Everyone agreed, and as they discussed the play, the conversation eventually turned to slavery and prisons. “We had this incredible discussion with people who barely had a sixth-grade education,” Denise Nicholas, an actress in the Free Southern Theater, said later. And drama—even high-modernist, experimental drama—functioned as political education.
This was the Free Southern Theater’s goal. As cofounder John O’Neal recalled of its creation:
We claimed to be playwrights and poets; yet the political facts of life presented by the situation we first learned of in the South called for a life of useful (political or economic) engagement. How could we remain true to ourselves and our own concerns as artists and at the same time remain true to our developing recognition of political responsibility?

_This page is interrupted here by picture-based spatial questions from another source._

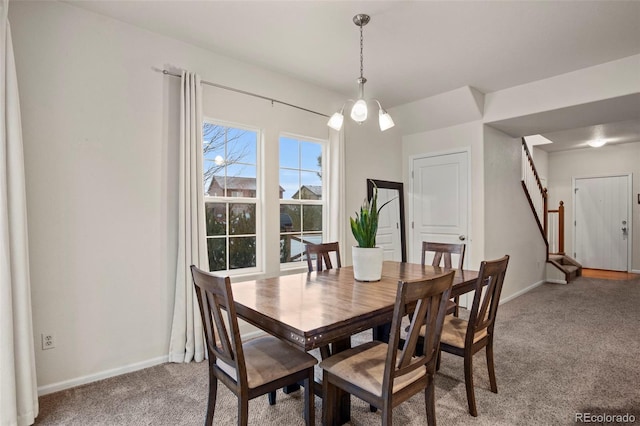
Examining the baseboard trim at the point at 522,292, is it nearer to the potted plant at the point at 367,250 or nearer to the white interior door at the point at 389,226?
the white interior door at the point at 389,226

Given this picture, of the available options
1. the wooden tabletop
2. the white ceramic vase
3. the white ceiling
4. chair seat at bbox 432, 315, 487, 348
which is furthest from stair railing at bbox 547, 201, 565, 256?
the white ceramic vase

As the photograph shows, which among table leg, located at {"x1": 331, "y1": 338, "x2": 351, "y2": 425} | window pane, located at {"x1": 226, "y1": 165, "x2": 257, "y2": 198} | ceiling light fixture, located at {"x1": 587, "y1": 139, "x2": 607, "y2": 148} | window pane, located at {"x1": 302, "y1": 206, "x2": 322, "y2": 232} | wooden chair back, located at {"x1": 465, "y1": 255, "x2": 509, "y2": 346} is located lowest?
table leg, located at {"x1": 331, "y1": 338, "x2": 351, "y2": 425}

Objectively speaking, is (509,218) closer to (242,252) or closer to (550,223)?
(550,223)

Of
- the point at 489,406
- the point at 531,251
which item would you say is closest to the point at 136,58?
the point at 489,406

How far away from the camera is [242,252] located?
11.1ft

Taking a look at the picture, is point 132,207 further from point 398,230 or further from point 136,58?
point 398,230

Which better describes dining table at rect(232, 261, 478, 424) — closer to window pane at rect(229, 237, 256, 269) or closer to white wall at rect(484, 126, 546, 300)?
window pane at rect(229, 237, 256, 269)

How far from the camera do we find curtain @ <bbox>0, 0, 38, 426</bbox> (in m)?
1.90

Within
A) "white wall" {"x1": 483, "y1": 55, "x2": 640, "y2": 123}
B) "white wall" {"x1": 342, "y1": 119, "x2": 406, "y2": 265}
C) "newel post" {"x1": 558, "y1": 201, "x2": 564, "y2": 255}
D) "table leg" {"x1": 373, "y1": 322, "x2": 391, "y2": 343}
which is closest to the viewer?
"table leg" {"x1": 373, "y1": 322, "x2": 391, "y2": 343}

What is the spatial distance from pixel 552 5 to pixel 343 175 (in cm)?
234

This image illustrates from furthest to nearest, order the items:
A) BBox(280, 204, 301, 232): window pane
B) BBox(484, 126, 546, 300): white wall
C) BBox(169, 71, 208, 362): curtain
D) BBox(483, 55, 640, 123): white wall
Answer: BBox(484, 126, 546, 300): white wall → BBox(280, 204, 301, 232): window pane → BBox(483, 55, 640, 123): white wall → BBox(169, 71, 208, 362): curtain

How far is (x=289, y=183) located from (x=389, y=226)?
5.81 ft

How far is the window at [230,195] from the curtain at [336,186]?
36.9 inches

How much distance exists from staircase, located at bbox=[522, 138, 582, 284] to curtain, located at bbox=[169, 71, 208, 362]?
4948mm
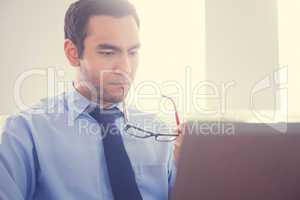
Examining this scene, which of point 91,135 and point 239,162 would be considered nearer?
point 239,162

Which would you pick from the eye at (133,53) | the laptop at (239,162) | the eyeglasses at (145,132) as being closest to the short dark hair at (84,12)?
the eye at (133,53)

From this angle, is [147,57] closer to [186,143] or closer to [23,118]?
[23,118]

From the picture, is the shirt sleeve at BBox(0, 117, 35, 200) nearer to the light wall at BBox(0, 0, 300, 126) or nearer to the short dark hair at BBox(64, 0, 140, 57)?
the light wall at BBox(0, 0, 300, 126)

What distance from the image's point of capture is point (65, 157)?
34.5 inches

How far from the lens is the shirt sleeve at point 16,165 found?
2.58 feet

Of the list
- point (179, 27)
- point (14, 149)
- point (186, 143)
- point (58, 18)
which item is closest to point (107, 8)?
point (58, 18)

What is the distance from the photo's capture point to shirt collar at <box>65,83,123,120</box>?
3.11 feet

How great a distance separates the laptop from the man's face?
0.50 meters

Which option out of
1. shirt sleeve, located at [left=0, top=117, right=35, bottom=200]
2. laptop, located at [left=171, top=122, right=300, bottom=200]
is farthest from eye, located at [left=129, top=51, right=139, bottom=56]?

Their answer was a theater group that aimed, as another cofounder, Doris Derby, put it, “to take the plays out to the rural areas, go around and perform out in the cotton fields or in the churches.” They did so out of the belief that, as Nicholas later explained, “the theater, the images, the language, the physicality of it would open doors in people’s minds that they didn’t necessarily need to read a lot of books to get to.” For the Free Southern Theater’s members, bringing the stage to the countryside made political education accessible while enabling artists to participate in politics.
As James Smethurst chronicles in Behold the Land: The Black Arts Movement in the South, the Free Southern Theater was just one of a number of institutions that sought to marry art with local Black Power politics in the South. In a sweeping history of arts institutions from the 1930s to the ’80s, the book tells the story of how the turn to Black Power politics in the ’60s produced a corollary Black Arts Movement that was especially long-lasting in the South. The Black Power and Black Arts movements, in Smethurst’s account, were “so twinned and joined at the hip that it is impossible, really, to tell where one begins and the other ends.” While Black Power generally aimed to develop Black autonomy rather than gain inclusion in American society, the Black Arts Movement sought to produce a culture that valued Black people and used cultural forms like theater to encourage their entry into Black Power politics.